Exercise instructions — Write out the lines below exactly as they appear, and leave the pictures out of your copy.

Stored records —
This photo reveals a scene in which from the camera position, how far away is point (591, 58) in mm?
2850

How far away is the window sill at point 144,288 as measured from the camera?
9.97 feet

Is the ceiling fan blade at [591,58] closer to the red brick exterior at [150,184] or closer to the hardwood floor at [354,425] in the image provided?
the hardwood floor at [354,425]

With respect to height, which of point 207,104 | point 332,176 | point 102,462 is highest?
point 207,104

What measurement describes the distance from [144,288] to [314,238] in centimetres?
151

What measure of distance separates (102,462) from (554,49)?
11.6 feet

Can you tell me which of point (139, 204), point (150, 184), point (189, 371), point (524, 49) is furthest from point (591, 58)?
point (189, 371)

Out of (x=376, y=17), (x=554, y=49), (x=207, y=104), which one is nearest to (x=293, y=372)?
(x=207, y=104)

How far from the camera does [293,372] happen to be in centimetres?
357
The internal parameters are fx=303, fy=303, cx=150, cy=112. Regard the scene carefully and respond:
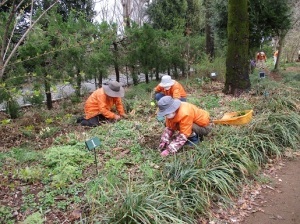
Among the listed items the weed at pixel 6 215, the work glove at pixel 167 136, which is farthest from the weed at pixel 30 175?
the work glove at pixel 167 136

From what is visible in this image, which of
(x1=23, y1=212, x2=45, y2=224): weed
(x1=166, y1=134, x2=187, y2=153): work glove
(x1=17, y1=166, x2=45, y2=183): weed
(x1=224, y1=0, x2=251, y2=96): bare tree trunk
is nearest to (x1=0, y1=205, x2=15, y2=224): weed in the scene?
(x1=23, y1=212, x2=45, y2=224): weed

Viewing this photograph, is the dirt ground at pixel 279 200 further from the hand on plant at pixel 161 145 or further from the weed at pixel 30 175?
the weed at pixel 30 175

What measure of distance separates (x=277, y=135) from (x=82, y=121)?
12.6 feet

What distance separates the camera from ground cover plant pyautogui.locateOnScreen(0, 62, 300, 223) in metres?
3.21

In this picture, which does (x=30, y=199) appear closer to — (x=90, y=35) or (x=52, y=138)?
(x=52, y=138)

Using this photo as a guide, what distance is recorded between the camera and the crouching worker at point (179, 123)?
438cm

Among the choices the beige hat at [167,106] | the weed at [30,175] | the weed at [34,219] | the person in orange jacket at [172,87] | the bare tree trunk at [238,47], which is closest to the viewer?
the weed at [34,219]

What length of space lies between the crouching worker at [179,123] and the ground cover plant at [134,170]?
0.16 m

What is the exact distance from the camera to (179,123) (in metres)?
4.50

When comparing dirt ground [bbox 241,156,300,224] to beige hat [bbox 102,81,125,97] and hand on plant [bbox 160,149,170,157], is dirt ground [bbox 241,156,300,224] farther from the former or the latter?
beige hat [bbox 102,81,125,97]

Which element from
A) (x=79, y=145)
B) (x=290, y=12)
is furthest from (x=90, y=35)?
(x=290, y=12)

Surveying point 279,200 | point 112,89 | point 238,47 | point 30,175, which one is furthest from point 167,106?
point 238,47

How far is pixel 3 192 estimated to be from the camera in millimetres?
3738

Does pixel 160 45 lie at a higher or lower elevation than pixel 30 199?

Written reply —
This photo reveals a scene in which from the camera position, how far away is point (591, 58) in mm?
2850

How far away is the window sill at point 144,288 as measured from the camera?
9.97 feet

Is the ceiling fan blade at [591,58] closer to the red brick exterior at [150,184] or closer to the hardwood floor at [354,425] in the image provided?
the hardwood floor at [354,425]

With respect to height, which of point 207,104 | point 332,176 | point 102,462 is highest?
point 207,104

What measurement describes the distance from [144,288] to [314,238] in centimetres?
151

What measure of distance separates (102,462) from (554,49)?
11.6 feet

Can you tell me which of point (139, 204), point (150, 184), point (189, 371), point (524, 49) is furthest from point (591, 58)?
point (189, 371)

Out of (x=376, y=17), (x=554, y=49), (x=207, y=104), which one is nearest to (x=293, y=372)?
(x=207, y=104)

How far from the camera does [293,372] happen to be in centimetres?
357
The internal parameters are fx=303, fy=303, cx=150, cy=112. Regard the scene carefully and respond:
Among the listed items the weed at pixel 6 215, the work glove at pixel 167 136, which is farthest from the weed at pixel 30 175?
the work glove at pixel 167 136

From what is visible in this image, which of
(x1=23, y1=212, x2=45, y2=224): weed
(x1=166, y1=134, x2=187, y2=153): work glove
(x1=17, y1=166, x2=45, y2=183): weed
(x1=224, y1=0, x2=251, y2=96): bare tree trunk
is nearest to (x1=0, y1=205, x2=15, y2=224): weed in the scene?
(x1=23, y1=212, x2=45, y2=224): weed

Viewing this photograph, is the dirt ground at pixel 279 200 further from the hand on plant at pixel 161 145 or further from the weed at pixel 30 175?
the weed at pixel 30 175

What measure of distance separates (x=277, y=135) from (x=82, y=121)?
12.6 feet

What distance separates the camera from ground cover plant pyautogui.locateOnScreen(0, 62, 300, 223) in metres?
3.21

In this picture, which does (x=30, y=199) appear closer to — (x=90, y=35) or (x=52, y=138)?
(x=52, y=138)

Using this photo as a guide, what distance is recorded between the camera and the crouching worker at point (179, 123)?
438cm

Among the choices the beige hat at [167,106] | the weed at [30,175] | the weed at [34,219] | the person in orange jacket at [172,87] | the bare tree trunk at [238,47], which is closest to the viewer?
the weed at [34,219]

What length of space lies between the crouching worker at [179,123] and the ground cover plant at [134,170]?
0.16 m

What is the exact distance from the camera to (179,123) (in metres)?
4.50

When comparing dirt ground [bbox 241,156,300,224] to beige hat [bbox 102,81,125,97] and hand on plant [bbox 160,149,170,157], is dirt ground [bbox 241,156,300,224] farther from the former or the latter?
beige hat [bbox 102,81,125,97]

Which element from
A) (x=79, y=145)
B) (x=290, y=12)
is furthest from (x=90, y=35)?
(x=290, y=12)

Surveying point 279,200 | point 112,89 | point 238,47 | point 30,175, which one is furthest from point 167,106?
point 238,47

How far is pixel 3 192 estimated to be from the camera in millimetres?
3738

Does pixel 160 45 lie at a higher or lower elevation than pixel 30 199?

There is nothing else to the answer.